PROVIDED ENTRIES |
— Start —
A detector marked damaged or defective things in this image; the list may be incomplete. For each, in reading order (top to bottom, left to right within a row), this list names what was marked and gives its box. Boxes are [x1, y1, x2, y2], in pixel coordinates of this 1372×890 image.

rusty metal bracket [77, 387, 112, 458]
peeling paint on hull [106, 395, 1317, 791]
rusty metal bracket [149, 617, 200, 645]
— End —
— Start —
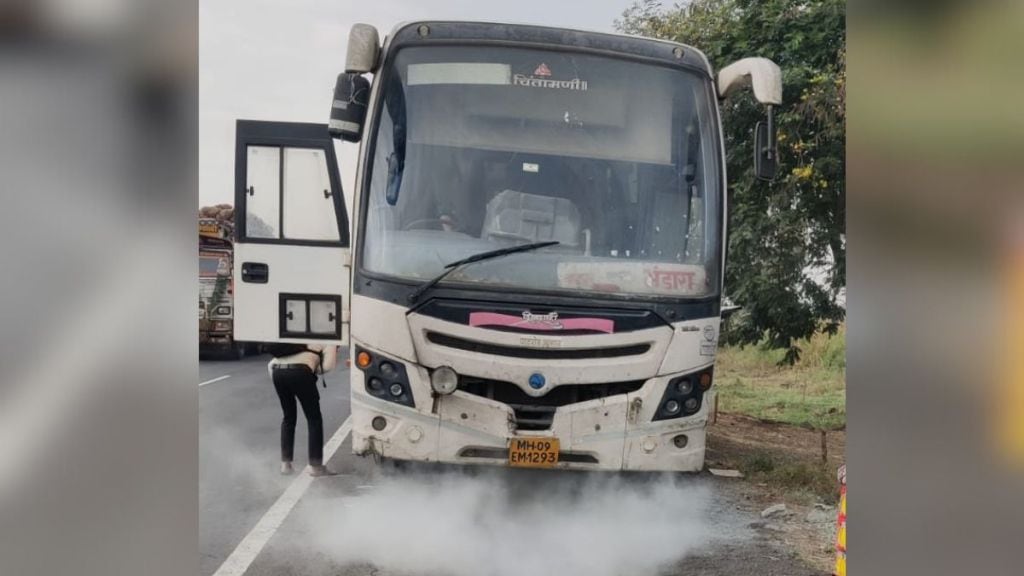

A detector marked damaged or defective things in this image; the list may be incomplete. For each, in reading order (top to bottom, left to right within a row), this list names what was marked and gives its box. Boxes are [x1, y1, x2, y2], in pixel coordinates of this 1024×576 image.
— End —
Count the lines of the data above that contain the string "image", treating uppercase and lowercase letters as distinct. Report only the resulting number.

2